◆ Given text:
┌──

Class summary: Introduction to Tables
Copyright (c) 2017 Kathi Fisler
Try a new problem today: managing a gradebook. I want to write programs to help me do various computations over students’ grades on exams (average scores on an exam, average scores across exams, improvement, histograms of scores, etc). Let’s start with two students:
Allie got 85 on exam1 and 90 on exam2 Carl got 75 on exam1 and 60 on exam2
Let’s say I want to have a function that lets me lookup the grade that a specific student got on a specific exam. How might we write that code with what we have now?
fun lookup-grade(student :: String, asgn :: String) -> Number: |
doc: "Return grade of a given student on a given exam" |
if (student == "Allie"): |
if (asgn == "exam1"): |
85 |
else if (asgn == "exam2"): |
90 |
else: |
raise("No such assignment") |
end |
else if (student == "Carl"): |
if (asgn == "exam1"): |
75 |
else if (asgn == "exam2"): |
60 |
else: |
raise("No such assignment") |
end |
else: raise("No such student") |
end |
end |
(the raise operator is how we have Pyret programs generate errors in the case of unexpected or invalid inputs.)
This code should bother us for several reasons:
It won’t scale to many assignments or large numbers of students.
This function only looks up grades – if we want other gradebook operations (like averaging grades), will we have to repeat all of this data in another function?
The code treats the pieces of data about an individual student as separate pieces of information, rather than as a collection of related information.

└──

◆ Source material:
┌──

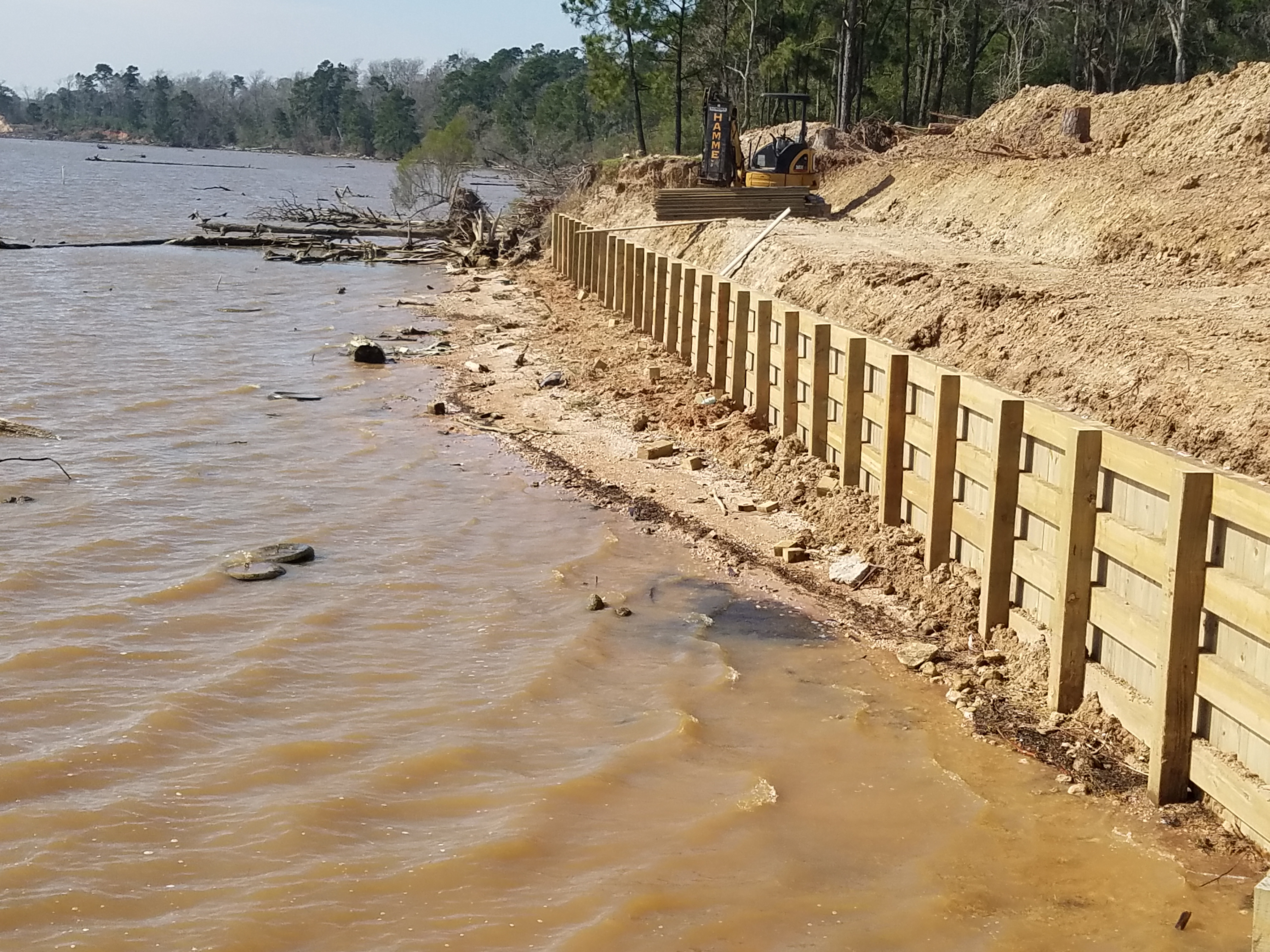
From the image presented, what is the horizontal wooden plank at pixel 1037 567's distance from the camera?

└──

◆ Goal: In the class summary on tables, what is the raise operator used for in Pyret programs? Answer from the text only, not the data.

◆ Solution to this task: It makes Pyret programs generate errors when inputs are unexpected or invalid.